### What to work on:
Copy the rows from their first line through the line containing "201H161V192H156V188H143V184L121 188L116 210H112V219H107L112", swapping "nucleus" for "nucleolus" and changing nothing else. Return only those lines.

### Dataset records:
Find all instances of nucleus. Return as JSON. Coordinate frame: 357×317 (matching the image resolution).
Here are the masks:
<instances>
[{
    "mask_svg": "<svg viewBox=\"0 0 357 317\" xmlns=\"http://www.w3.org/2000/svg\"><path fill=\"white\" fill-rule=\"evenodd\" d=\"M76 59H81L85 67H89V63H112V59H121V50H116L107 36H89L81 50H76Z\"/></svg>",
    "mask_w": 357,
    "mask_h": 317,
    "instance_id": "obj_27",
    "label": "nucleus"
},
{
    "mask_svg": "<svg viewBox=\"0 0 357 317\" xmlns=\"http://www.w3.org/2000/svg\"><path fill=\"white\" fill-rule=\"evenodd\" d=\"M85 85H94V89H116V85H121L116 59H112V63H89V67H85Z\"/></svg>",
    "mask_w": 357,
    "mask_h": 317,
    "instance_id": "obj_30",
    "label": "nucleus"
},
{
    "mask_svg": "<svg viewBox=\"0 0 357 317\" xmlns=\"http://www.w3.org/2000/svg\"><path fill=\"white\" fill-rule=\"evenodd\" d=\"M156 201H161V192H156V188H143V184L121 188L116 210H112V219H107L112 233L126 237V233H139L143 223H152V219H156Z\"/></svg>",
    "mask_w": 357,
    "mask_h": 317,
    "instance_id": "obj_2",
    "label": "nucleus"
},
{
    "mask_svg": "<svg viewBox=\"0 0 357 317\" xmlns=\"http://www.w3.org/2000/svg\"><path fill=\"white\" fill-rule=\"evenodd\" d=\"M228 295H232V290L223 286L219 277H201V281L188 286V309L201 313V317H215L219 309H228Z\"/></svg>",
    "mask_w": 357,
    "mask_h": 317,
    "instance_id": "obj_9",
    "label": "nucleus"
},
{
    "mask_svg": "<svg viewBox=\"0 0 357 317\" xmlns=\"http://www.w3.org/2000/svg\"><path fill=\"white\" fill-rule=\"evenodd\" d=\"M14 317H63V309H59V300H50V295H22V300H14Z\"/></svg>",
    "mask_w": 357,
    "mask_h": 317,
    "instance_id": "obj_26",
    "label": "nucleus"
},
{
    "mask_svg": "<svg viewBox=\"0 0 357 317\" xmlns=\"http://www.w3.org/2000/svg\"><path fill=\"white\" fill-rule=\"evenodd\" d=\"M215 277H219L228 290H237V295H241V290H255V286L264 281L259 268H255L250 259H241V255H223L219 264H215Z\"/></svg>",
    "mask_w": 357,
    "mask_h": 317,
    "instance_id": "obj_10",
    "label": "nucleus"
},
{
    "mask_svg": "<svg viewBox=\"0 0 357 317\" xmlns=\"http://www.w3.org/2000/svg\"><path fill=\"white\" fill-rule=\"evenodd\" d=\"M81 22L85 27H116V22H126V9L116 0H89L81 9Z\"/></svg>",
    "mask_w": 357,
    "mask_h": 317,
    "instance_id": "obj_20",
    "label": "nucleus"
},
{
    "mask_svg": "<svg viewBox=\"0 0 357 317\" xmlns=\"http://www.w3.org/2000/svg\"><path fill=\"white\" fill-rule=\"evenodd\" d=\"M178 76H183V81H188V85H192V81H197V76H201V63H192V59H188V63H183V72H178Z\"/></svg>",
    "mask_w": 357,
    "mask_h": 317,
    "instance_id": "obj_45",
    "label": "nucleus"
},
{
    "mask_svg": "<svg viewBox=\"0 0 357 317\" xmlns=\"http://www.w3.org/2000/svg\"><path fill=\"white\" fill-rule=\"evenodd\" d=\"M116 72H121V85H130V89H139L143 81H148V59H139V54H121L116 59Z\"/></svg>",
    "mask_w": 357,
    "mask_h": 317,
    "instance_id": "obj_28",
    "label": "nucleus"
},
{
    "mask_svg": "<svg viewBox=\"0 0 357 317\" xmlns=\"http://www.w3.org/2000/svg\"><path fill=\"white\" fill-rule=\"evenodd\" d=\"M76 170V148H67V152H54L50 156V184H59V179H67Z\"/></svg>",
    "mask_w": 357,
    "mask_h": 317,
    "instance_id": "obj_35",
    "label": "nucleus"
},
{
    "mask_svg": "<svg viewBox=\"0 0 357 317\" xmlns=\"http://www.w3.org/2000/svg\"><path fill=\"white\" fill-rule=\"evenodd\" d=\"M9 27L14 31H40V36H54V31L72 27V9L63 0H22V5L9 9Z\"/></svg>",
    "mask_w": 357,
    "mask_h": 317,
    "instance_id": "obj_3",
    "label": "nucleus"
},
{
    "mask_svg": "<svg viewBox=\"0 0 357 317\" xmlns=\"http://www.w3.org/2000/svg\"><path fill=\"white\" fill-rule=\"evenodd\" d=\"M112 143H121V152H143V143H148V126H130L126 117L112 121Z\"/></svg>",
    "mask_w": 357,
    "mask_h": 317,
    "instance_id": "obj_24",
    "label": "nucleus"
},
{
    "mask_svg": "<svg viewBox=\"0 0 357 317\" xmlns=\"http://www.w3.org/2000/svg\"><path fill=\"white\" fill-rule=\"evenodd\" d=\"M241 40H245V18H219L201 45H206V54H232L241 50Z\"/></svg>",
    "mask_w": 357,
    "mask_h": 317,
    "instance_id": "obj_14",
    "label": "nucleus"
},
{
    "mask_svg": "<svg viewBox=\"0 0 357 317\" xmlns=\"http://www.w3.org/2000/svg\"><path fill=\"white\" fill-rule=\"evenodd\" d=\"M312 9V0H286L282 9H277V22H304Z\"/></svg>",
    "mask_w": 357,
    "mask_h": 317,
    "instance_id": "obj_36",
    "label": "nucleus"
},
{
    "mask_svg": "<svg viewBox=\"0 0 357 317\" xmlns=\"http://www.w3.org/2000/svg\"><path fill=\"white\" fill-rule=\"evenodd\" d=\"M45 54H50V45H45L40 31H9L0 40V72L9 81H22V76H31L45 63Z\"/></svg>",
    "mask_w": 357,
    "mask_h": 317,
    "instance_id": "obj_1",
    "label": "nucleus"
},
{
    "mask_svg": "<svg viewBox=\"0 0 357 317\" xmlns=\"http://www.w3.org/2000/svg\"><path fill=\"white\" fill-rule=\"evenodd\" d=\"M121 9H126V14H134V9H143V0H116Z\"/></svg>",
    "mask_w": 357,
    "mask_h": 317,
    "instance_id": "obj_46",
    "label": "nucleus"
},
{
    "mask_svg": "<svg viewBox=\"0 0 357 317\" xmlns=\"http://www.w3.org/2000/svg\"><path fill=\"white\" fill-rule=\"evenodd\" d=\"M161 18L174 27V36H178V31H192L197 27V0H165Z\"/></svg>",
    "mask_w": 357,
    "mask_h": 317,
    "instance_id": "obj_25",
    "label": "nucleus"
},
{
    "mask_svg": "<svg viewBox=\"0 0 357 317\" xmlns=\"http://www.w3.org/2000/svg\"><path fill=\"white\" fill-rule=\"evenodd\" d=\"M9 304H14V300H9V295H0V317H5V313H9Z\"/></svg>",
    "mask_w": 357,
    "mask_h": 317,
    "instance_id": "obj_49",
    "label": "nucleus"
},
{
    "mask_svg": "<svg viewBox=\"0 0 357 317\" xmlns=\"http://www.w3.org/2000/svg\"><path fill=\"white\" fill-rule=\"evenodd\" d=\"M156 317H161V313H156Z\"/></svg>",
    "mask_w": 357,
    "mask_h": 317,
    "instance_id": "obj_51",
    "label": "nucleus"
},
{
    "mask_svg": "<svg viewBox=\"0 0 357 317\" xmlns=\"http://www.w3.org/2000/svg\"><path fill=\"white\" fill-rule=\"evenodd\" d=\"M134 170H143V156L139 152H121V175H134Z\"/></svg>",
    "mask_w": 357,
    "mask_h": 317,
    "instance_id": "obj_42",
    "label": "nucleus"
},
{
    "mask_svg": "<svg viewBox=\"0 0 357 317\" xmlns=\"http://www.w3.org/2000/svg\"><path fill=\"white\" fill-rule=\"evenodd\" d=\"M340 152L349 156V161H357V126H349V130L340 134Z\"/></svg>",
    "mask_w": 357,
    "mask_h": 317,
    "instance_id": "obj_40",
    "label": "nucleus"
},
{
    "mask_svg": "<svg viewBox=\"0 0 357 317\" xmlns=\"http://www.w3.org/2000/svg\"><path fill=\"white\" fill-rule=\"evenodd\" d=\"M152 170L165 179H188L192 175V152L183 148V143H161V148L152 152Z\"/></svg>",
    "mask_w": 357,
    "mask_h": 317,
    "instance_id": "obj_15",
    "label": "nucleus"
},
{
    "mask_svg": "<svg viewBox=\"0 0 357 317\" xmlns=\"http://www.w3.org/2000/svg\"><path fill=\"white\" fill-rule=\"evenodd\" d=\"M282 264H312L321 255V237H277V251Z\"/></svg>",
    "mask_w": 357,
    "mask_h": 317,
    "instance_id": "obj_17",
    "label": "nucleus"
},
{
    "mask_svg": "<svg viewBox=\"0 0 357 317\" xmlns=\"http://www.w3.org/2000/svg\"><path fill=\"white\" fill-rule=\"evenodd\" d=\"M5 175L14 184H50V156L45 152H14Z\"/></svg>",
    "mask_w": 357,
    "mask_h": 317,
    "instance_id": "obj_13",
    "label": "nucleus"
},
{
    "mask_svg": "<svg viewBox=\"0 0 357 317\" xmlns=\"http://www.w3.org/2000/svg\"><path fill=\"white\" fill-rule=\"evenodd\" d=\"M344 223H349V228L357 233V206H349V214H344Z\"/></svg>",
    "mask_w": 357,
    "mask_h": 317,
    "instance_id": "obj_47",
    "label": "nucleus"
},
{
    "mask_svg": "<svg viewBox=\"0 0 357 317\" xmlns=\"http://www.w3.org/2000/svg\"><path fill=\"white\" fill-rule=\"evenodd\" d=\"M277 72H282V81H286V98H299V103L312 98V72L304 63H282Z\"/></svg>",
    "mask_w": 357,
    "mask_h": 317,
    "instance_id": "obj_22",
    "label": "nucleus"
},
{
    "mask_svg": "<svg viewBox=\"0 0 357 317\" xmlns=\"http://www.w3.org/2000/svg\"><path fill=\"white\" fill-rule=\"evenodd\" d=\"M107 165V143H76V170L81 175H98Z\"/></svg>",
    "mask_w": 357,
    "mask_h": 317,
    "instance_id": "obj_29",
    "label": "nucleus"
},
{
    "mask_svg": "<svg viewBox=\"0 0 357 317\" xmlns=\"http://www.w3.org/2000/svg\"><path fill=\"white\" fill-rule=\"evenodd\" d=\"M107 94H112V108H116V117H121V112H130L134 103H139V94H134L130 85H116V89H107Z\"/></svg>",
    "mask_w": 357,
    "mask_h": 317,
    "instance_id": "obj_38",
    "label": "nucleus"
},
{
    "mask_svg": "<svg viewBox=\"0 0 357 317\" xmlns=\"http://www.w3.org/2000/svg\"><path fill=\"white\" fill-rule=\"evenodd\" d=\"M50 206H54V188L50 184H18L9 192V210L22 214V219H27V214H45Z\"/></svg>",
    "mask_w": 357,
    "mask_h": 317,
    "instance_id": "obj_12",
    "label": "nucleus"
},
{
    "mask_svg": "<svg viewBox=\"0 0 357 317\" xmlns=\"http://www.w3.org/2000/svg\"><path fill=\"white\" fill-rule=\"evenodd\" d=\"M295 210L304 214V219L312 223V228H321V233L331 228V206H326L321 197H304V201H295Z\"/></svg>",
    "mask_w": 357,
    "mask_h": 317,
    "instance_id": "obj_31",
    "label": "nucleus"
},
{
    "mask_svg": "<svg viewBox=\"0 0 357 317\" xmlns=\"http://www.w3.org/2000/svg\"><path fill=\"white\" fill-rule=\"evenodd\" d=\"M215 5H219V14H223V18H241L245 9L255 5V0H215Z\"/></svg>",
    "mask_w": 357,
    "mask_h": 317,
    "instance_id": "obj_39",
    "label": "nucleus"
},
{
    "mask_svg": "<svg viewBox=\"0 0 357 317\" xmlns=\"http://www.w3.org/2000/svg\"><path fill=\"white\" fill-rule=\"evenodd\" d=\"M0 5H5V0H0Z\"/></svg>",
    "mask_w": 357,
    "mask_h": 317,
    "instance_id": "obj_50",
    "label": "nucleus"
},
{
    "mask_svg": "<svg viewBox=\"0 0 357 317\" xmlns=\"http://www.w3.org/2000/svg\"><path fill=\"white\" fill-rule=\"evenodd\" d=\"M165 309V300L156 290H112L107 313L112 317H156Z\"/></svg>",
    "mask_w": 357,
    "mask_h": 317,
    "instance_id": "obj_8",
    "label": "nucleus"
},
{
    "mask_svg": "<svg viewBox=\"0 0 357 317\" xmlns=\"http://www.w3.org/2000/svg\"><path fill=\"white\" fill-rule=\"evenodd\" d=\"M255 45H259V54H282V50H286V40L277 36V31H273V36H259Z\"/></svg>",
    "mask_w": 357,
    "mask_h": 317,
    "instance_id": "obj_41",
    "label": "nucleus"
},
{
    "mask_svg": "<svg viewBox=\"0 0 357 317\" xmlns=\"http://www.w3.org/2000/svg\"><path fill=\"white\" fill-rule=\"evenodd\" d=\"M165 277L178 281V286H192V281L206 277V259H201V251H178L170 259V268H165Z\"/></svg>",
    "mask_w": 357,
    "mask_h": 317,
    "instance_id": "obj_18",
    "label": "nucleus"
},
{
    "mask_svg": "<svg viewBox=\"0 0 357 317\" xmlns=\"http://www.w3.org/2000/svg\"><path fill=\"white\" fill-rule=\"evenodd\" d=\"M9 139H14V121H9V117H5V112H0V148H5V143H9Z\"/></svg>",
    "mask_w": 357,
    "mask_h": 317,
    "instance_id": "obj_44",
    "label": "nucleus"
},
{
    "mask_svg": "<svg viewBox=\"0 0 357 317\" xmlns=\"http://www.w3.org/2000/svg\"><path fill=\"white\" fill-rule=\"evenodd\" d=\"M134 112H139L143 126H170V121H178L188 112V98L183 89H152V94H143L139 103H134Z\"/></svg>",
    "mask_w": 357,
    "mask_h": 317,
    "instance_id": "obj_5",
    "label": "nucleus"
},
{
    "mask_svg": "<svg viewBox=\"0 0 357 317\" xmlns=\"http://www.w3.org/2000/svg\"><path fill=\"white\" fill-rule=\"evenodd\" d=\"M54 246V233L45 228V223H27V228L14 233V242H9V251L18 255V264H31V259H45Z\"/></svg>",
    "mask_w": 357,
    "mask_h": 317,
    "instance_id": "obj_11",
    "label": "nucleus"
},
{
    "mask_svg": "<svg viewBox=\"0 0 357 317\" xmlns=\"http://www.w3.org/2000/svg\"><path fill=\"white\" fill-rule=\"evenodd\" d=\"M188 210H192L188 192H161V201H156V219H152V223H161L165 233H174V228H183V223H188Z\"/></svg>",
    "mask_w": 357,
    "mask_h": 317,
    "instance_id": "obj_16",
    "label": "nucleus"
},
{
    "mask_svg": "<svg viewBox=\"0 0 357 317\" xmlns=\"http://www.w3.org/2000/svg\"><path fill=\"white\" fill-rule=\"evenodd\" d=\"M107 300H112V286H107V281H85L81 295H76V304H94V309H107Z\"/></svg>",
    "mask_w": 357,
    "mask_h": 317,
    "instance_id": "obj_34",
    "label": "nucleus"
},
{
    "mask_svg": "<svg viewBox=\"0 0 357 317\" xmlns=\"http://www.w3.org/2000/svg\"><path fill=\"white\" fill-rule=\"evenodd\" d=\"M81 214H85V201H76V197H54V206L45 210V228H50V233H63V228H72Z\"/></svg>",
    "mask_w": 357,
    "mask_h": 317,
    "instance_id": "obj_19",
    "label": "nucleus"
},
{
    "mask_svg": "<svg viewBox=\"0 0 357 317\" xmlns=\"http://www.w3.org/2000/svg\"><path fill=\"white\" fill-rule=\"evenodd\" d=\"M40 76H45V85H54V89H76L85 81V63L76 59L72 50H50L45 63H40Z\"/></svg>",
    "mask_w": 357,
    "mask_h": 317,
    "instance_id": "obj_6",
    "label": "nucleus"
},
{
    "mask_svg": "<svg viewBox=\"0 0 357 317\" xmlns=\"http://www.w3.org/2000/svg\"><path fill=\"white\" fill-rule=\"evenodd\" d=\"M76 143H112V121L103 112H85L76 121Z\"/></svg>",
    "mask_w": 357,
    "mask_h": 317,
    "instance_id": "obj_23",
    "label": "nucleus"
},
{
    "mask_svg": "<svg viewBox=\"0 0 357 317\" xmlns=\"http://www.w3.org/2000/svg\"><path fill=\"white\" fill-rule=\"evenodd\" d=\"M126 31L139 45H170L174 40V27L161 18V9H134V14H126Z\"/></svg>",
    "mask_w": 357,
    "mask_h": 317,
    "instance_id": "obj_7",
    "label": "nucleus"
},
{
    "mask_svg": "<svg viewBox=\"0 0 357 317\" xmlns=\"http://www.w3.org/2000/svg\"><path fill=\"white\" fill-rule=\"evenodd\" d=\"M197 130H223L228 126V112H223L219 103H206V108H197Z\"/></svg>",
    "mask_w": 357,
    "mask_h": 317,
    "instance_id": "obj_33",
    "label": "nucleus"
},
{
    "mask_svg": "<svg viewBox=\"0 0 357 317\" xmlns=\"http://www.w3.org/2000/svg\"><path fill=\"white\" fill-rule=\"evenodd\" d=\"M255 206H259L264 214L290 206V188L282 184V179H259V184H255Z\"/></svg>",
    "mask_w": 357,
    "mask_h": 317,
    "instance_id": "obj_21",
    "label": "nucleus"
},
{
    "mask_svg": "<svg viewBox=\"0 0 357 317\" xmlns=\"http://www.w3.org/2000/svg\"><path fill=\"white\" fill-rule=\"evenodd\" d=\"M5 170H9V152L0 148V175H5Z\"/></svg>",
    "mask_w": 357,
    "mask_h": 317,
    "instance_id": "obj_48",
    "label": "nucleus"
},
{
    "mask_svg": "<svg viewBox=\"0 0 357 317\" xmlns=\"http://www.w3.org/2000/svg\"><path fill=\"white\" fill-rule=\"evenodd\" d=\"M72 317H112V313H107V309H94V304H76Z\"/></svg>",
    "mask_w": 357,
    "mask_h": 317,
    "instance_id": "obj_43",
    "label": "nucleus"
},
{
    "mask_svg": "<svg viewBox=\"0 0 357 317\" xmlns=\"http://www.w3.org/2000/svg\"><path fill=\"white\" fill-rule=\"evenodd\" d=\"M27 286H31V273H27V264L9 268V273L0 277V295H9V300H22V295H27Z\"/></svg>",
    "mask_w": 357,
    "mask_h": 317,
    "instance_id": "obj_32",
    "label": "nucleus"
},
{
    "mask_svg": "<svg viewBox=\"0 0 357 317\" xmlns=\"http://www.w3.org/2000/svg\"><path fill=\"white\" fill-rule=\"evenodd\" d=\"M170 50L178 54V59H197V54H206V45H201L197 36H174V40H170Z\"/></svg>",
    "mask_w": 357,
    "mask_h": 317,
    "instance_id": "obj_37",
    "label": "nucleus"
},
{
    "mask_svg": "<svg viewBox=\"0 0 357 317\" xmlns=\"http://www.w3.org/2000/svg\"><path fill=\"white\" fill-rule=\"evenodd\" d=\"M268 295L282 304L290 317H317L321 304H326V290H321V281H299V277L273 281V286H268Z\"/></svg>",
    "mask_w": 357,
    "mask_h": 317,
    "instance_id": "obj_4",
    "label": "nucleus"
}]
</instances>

### Response below:
Find all instances of nucleolus. Return as JSON. Coordinate frame: 357×317 (matching the image resolution).
Here are the masks:
<instances>
[{
    "mask_svg": "<svg viewBox=\"0 0 357 317\" xmlns=\"http://www.w3.org/2000/svg\"><path fill=\"white\" fill-rule=\"evenodd\" d=\"M76 59H81L85 67H89V63H112V59H121V50H116L107 36H89L81 50H76Z\"/></svg>",
    "mask_w": 357,
    "mask_h": 317,
    "instance_id": "obj_27",
    "label": "nucleolus"
},
{
    "mask_svg": "<svg viewBox=\"0 0 357 317\" xmlns=\"http://www.w3.org/2000/svg\"><path fill=\"white\" fill-rule=\"evenodd\" d=\"M85 85H94V89H116V85H121L116 59H112V63H89V67H85Z\"/></svg>",
    "mask_w": 357,
    "mask_h": 317,
    "instance_id": "obj_30",
    "label": "nucleolus"
},
{
    "mask_svg": "<svg viewBox=\"0 0 357 317\" xmlns=\"http://www.w3.org/2000/svg\"><path fill=\"white\" fill-rule=\"evenodd\" d=\"M156 201H161V192H156V188H143V184L121 188L116 210H112V219H107L112 233L126 237V233H139L143 223H152V219H156Z\"/></svg>",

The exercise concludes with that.